(Questions on scene geometry)
=-=-=
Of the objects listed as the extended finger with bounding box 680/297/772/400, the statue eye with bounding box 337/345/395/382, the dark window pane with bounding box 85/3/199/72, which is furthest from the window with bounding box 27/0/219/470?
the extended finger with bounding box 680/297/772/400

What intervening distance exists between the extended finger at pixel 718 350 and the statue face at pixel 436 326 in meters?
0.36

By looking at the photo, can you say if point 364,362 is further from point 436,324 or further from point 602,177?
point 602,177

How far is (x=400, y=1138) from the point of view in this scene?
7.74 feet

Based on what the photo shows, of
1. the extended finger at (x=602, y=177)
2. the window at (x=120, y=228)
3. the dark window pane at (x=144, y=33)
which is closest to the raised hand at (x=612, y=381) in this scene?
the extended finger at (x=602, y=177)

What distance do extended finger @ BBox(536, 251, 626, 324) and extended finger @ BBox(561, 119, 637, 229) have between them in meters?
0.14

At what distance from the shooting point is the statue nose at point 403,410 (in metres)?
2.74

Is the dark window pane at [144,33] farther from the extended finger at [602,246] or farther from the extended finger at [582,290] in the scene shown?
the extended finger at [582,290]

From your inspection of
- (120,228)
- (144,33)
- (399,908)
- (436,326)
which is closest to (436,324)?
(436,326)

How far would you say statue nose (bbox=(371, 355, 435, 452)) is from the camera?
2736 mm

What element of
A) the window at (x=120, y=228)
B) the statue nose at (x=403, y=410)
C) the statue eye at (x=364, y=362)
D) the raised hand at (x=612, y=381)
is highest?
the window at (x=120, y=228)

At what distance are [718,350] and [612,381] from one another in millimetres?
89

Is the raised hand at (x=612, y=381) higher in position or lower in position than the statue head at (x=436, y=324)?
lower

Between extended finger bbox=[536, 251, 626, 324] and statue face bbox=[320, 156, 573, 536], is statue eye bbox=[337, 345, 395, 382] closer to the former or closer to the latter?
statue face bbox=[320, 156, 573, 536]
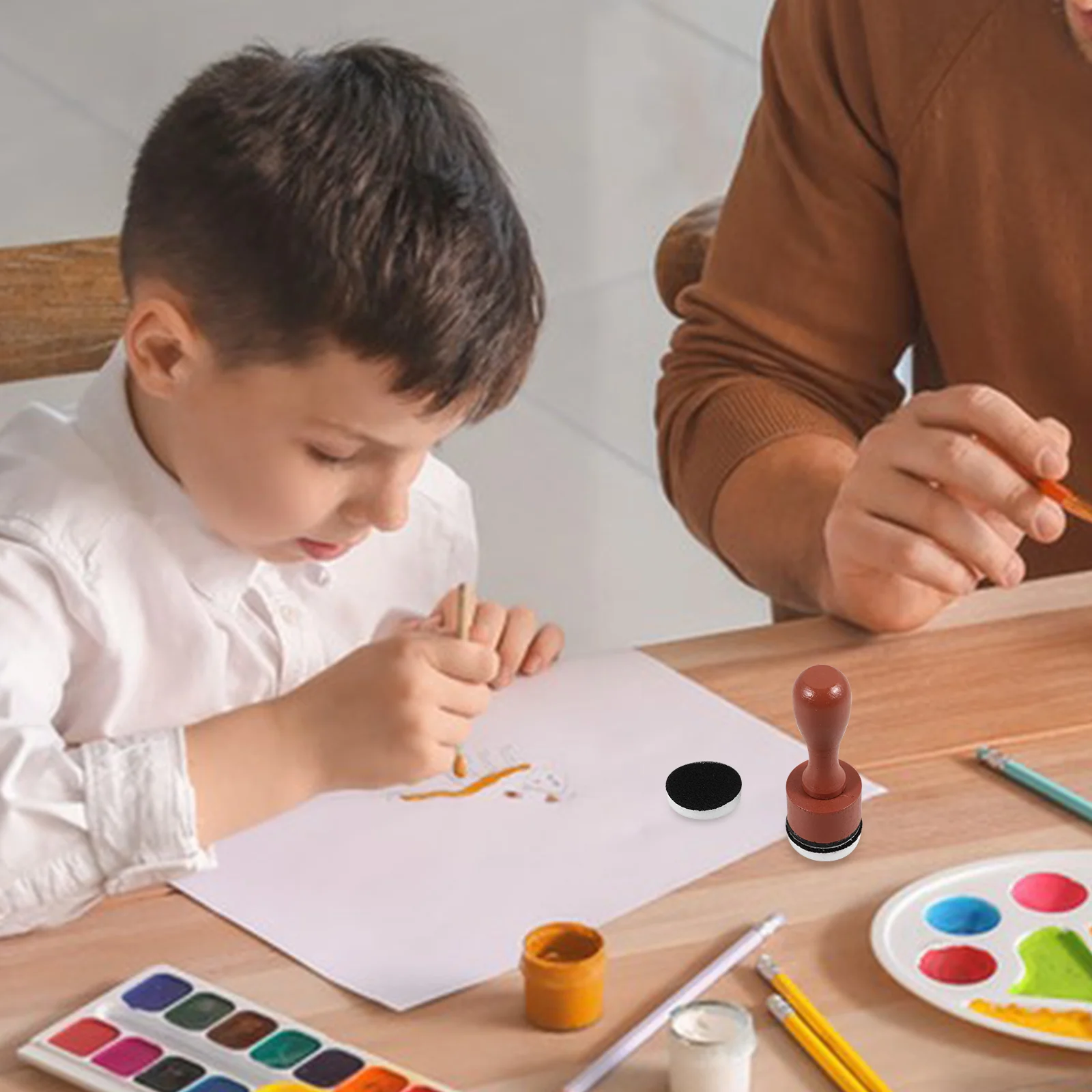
=-=-=
### TASK STATEMENT
Copy every line of the listing above that contains the word "face".

### WRITTEN SOLUTION
What intervening distance exists between the extended finger at pixel 718 350 and the statue face at pixel 436 326 in meters?
Between extended finger bbox=[536, 251, 626, 324] and statue face bbox=[320, 156, 573, 536], is statue eye bbox=[337, 345, 395, 382] closer to the former or closer to the latter?
statue face bbox=[320, 156, 573, 536]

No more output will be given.